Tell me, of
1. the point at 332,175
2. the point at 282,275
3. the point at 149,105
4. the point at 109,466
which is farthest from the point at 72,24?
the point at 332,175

• • • •

What you will do =>
Swap "farthest" for "furthest" throughout the material and write it all out again, with everything else left as it is.

The answer =>
Tell me, of
1. the point at 332,175
2. the point at 282,275
3. the point at 149,105
4. the point at 109,466
which is furthest from the point at 72,24?
the point at 332,175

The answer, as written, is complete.